Contrary to the speculation of my esteemed colleague, the commission decided after all to bite the bullet and launch its much leaked proposals for dispensing with Britain's budget rebate.
This, however, is only one side of the package. The EU is also demanding more money from its increasingly unwilling contributors, aiming to bring spending over the period 2007-2013 to an average of 1.14 percent EU gross national income (GNI).
This is somewhat more than the cap of 1.0 percent of GNI demanded by the EU's six biggest net contributors in December and would increase EU expenditure from 120.7 billion euros in 2006 to 158.5 billion in 2013.
The demand has prompted some media sources to chirp happily that the commission is putting itself "on a collision course" with the EU's richest countries. But this is, in fact, just the early stages of the political manoeuvring.
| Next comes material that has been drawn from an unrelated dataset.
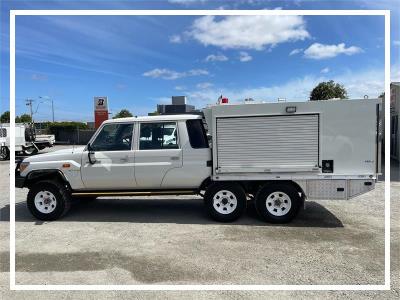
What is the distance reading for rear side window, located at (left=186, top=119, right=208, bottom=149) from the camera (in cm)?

The horse-trading will start in earnest in September when the finance ministers meet.
Prodi says the cash is needed to meet challenges in the years ahead, not least coping with the accession countries, as their full entitlements to CAP subsidies and structural funds kick in. But then the demob-happy Italian can afford to say that. He will not be around when the negotiations come to the crunch. That will be the unhappy lot of Jose Manuel Durao Barroso - assuming the socialists in the European parliament can swallow their pride and vote for him.
Barroso himself, no doubt with an eye on his confirmation proceedings, is calling the 1.0 percent spending cap "fundamentally flawed". Chris Patten, on the other hand, no doubt with his eye on the EU constitution referendum, is saying that he is "deeply disappointed" that the proposals "will set back our ability to argue a positive European case in the UK".
Britain, of course, in the form of Europe minister Denis MacShane, is uttering ritual denunciations, claiming that the rebate is "not on the table". But that too is the opening bid. The question is not whether the UK will eventually cave in, but how it will be dressed up to look like one of Blair's famous "victories".